EXTRAIT DU TEXTE
**********
Peu à peu, on habitue la chaîne à ne plus avoir de productions du tout. On habitue France Culture à ne plus chercher à créer quoi que ce soit. C’est vrai pour les documentaires, c’est vrai pour la fiction. Il y a quelque chose que j’ai du mal à dire parce que je défends les intérêts des artistes et en général je défends également leur droit à être bien payés quand ils travaillent. Il arrive qu’on nous embauche pour une émission qui s’appelle fiction mais qui, en général consiste en de simples lectures de textes et qu’on nous paie mais cinq fois trop ! On nous fait lire un texte pendant un quart d’heure, on nous paie huit heures, et le lendemain on nous fait revenir pour lire un autre morceau de texte pendant un quart d’heure et on nous paie huit heures, et ainsi de suite, cinq jours de suite. Ca m’est arrivé plusieurs fois, je ne sais pas si on a voulu m’acheter ou quoi, mais je n’étais pas le seul en cause. Ça aussi c’est extraordinaire, ça permet de dépenser le budget de façon parfaitement inutile, sans rien produire. Alors voilà, c’est un peu ce qui se passe en ce moment à France Culture. Il faut le savoir, c’est des méthodes qui n’ont rien d’honnête, qui n’ont rien de constructif. La direction des programmes de Radio France dit aux organisations syndicales d’artistes, "vous n’avez rien à dire sur le contenu, ça n’est pas votre affaire, notre liberté éditoriale passe avant tout, vous avez le droit, parce que vous êtes des syndicats, vous avez le droit de vous intéresser au volume d’emploi des artistes, ça, oui, c’est normal, on ne peut pas vous en empêcher, d’ailleurs on va vous garantir un volume d’emploi excellent. Je vous ai dit comment ils le font, ils truquent. Ils truquent, il y a de la gabegie, il y a de l’emploi fictif. Je suppose que d’ici deux, trois ans, il se trouvera bien quelqu’un pour faire un audit à France Culture et pour dire "Qu’est-ce que c’est que ce truc qui coûte si cher là, pour un résultat aussi médiocre ? on supprime, terminé !". C’est ce que je crains. Je passe la parole à Michel Sidoroff.
**********
(Entrées issues d'une collection)
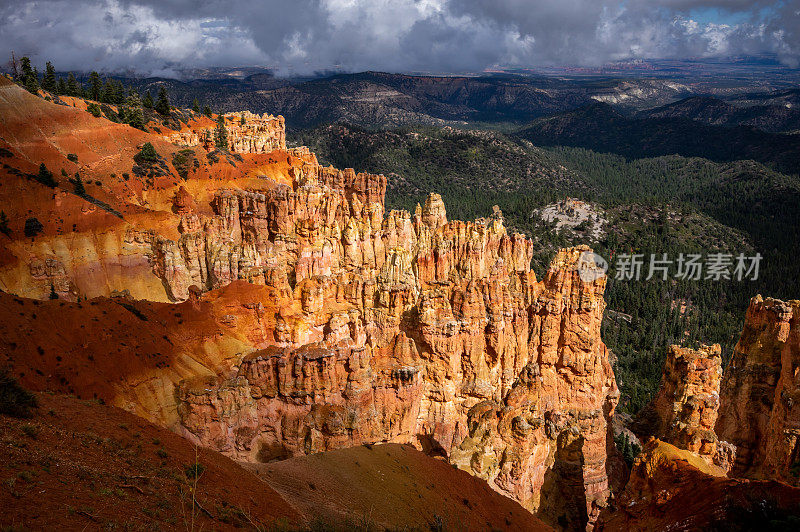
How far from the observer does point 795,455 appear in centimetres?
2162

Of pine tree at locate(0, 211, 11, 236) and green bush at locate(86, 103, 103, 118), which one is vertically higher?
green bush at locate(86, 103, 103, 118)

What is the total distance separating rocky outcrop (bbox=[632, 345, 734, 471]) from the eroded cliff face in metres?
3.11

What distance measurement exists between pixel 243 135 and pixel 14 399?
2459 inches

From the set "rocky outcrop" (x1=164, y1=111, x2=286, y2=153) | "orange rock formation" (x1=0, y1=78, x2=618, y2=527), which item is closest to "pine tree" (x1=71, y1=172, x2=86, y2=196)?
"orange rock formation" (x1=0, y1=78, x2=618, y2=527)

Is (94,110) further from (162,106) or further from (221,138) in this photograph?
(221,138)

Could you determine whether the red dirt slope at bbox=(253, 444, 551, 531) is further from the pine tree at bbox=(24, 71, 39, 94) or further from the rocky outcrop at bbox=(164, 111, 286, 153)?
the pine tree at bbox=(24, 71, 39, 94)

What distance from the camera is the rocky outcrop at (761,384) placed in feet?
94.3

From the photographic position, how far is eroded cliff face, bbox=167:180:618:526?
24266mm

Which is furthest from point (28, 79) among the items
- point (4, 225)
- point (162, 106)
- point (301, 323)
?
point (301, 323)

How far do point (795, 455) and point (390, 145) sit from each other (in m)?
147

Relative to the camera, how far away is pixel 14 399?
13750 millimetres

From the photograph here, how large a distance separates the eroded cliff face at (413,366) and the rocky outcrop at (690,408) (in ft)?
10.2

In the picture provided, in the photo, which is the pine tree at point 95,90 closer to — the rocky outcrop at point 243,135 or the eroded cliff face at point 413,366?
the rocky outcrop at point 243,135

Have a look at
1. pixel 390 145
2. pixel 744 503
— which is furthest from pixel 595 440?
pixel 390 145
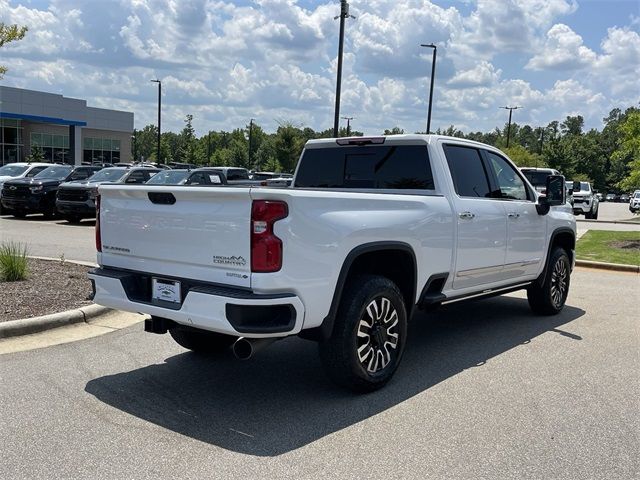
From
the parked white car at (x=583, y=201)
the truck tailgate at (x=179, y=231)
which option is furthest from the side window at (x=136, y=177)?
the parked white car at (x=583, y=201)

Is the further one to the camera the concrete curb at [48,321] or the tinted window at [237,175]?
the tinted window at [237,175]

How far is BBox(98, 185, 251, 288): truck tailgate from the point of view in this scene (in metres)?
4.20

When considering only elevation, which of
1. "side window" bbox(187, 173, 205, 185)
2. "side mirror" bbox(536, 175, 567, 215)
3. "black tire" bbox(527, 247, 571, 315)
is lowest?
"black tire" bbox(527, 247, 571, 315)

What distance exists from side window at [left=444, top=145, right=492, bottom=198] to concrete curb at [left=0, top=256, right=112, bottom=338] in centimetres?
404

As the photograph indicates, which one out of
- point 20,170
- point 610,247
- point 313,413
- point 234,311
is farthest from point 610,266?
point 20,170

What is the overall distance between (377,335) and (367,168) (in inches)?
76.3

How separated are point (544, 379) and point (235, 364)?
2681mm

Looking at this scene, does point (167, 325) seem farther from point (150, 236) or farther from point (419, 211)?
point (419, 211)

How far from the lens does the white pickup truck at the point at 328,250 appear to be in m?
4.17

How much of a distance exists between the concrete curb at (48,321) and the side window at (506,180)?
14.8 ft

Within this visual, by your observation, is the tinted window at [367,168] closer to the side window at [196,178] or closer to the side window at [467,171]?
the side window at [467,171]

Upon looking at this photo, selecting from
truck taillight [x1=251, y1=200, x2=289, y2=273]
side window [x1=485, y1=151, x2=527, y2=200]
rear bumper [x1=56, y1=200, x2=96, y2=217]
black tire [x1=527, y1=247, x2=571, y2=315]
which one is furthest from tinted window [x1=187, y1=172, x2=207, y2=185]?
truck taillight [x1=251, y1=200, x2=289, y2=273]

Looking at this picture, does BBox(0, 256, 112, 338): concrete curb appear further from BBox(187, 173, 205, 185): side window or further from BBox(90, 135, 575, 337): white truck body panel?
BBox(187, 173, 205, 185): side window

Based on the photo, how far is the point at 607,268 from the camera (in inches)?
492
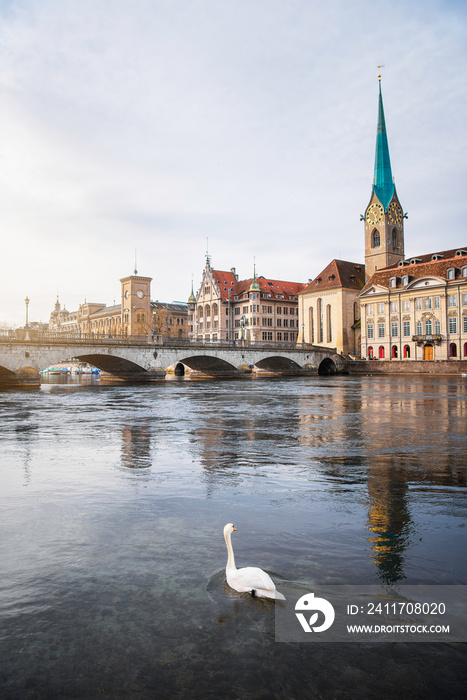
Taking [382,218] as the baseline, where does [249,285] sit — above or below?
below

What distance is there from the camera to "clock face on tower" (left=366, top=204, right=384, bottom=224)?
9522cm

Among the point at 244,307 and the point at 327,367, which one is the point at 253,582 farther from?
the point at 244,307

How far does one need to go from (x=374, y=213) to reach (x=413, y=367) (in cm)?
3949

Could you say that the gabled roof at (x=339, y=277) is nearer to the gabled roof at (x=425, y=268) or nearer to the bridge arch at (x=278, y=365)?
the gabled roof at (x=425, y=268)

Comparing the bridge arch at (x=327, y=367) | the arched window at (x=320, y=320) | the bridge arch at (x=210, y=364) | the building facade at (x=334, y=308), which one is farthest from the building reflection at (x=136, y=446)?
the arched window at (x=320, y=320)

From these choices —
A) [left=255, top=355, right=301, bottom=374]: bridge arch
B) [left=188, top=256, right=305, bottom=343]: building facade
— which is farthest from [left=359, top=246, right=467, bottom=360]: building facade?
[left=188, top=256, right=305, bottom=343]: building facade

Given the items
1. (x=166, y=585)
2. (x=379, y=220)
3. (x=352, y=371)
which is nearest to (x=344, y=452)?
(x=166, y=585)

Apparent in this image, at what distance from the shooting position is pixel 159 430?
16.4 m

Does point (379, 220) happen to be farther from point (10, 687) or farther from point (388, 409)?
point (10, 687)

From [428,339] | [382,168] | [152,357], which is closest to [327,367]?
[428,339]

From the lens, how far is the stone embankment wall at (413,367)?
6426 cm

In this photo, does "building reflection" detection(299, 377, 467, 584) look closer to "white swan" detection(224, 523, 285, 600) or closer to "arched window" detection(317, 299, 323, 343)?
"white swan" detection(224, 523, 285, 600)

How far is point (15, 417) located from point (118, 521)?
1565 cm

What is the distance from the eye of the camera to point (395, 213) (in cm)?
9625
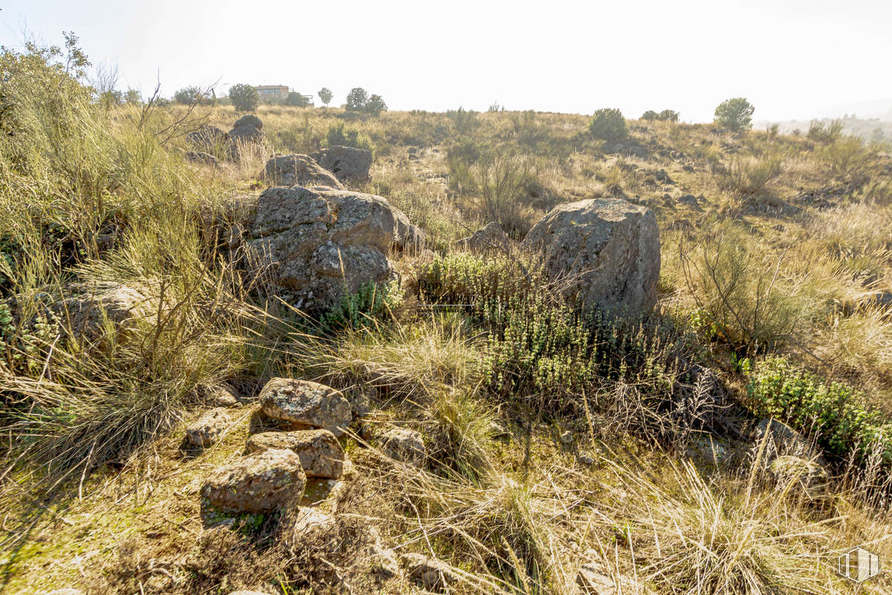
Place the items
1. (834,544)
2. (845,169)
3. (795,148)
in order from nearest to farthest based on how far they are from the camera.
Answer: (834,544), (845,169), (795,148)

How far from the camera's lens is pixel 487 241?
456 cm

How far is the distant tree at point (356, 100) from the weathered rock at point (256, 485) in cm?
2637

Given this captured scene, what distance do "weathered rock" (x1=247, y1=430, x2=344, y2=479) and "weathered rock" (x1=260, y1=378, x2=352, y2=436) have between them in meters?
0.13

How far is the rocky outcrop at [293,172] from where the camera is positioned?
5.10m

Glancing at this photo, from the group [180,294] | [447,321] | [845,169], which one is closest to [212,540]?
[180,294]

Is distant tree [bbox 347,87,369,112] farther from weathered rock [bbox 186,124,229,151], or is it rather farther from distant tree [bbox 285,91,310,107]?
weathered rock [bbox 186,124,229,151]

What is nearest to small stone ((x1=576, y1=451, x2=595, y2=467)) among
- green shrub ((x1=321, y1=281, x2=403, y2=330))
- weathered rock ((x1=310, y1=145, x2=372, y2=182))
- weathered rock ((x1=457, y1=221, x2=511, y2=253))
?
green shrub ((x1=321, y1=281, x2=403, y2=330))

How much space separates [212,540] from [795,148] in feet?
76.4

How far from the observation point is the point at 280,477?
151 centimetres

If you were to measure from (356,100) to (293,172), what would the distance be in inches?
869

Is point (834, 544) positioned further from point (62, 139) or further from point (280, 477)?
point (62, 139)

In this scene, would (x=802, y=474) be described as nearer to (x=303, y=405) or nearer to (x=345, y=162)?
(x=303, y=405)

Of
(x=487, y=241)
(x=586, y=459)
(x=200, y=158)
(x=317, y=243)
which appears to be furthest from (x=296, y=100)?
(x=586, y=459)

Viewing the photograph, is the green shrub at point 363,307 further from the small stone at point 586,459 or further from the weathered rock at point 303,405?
**********
CONSIGNE ÉCRITE
Poursuivez l'intervention sur France Culture à partir de sa dernière phrase. Ces lignes proviennent d'une autre source.

RÉSULTAT DE L'EXERCICE
 MICHEL SIDOROFF, du Syndicat National Libre des Artistes Force Ouvrière

Je suis Secrétaire Général du Syndicat National Libre des Artistes Force Ouvrière qui avec le Syndicat Français des Artistes Interprètes CGT, le Syndicat des Ecrivains de Langue Française, SELF, le Syndicat National des Auteurs et Compositeurs, SNAC, et la CGT Radio-France, a participé à la mobilisation des artistes, comédiens, musiciens, compositeurs, auteurs, réalisateurs, bruiteurs, pour la défense de la production dramatique radiophonique l’année dernière à Radio France, mobilisation qui a été très importante vous le savez, je ne vais pas revenir dessus maintenant. Mais c’est vrai que cette mobilisation a permis ce que Patrick Champagne a expliqué tout à l’heure, c’est-à-dire un recul provisoire de la direction de Radio France sur la production de fictions, recul partiel et provisoire. Mais je partirais de ce qu’a dit Laurent à l’instant à propos de la différence qu’il faut noter, qui est très importante, entre le budget alloué aux comédiens à Radio France et les moyens techniques.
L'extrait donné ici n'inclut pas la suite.